**PROBLEM STATEMENT**
Please return all records verbatim, no pictures.

**STORED DATA**
+++
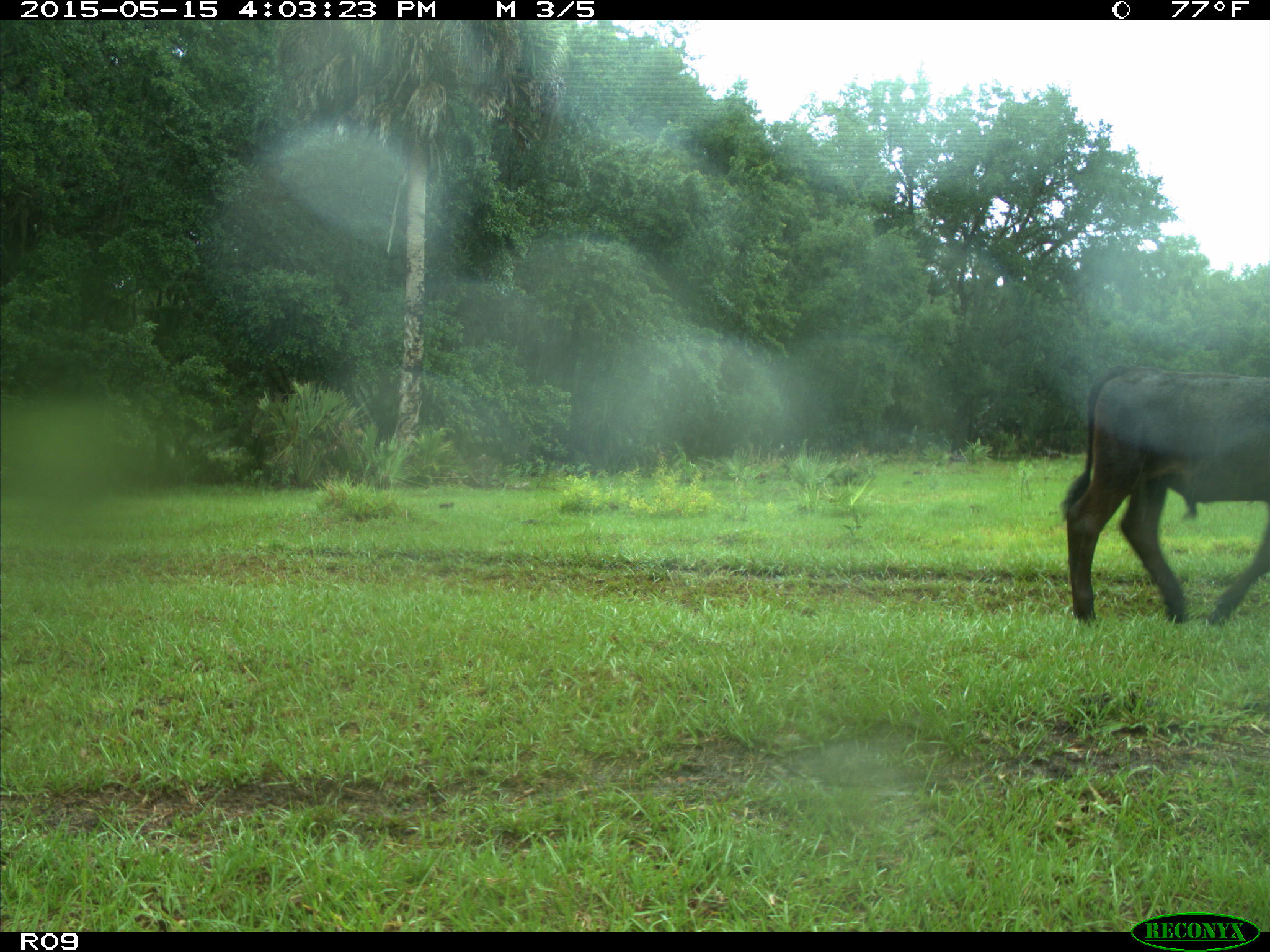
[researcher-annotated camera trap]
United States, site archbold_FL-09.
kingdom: Animalia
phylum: Chordata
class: Mammalia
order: Artiodactyla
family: Bovidae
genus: Bos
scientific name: Bos taurus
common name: domestic cow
+++
**RESULT OF THE EXERCISE**
[researcher-annotated camera trap]
United States, site archbold_FL-09.
kingdom: Animalia
phylum: Chordata
class: Mammalia
order: Artiodactyla
family: Bovidae
genus: Bos
scientific name: Bos taurus
common name: domestic cow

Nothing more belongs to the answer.